-- What you will do --
Going from the line that contains "this 411×304 image." to the last line of the material below, repeat every line exactly.

-- Records provided --
---------------

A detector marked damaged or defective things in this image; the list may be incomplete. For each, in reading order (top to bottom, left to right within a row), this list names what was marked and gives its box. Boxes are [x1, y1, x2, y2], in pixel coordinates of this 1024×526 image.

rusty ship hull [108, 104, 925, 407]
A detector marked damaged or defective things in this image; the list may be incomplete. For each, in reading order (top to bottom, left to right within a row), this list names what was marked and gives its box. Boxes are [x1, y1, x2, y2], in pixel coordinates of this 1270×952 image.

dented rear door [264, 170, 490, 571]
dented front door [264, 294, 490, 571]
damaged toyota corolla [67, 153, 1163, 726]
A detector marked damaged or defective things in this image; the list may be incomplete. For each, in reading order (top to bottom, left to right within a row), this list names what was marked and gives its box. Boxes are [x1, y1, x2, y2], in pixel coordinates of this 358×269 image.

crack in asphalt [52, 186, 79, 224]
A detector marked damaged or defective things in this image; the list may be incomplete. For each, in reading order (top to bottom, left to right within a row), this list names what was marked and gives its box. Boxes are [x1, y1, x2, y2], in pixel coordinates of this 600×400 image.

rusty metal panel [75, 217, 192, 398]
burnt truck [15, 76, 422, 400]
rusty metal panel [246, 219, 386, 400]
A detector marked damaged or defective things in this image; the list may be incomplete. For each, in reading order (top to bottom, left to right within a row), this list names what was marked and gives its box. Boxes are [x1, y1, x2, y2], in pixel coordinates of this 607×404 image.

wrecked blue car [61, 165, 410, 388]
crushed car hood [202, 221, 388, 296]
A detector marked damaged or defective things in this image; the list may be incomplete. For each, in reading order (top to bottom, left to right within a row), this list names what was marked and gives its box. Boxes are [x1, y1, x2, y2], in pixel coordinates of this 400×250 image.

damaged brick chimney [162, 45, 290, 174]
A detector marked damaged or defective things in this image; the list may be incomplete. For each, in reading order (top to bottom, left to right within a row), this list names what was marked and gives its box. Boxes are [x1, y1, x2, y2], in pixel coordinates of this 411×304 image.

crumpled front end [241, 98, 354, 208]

---------------

-- Answer section --
A detector marked damaged or defective things in this image; the list may be incomplete. For each, in reading order (top to bottom, left to right within a row), this list names what was marked and gives its box. Boxes are [x1, y1, x2, y2], in pixel coordinates of this 411×304 image.

crumpled front end [241, 98, 354, 208]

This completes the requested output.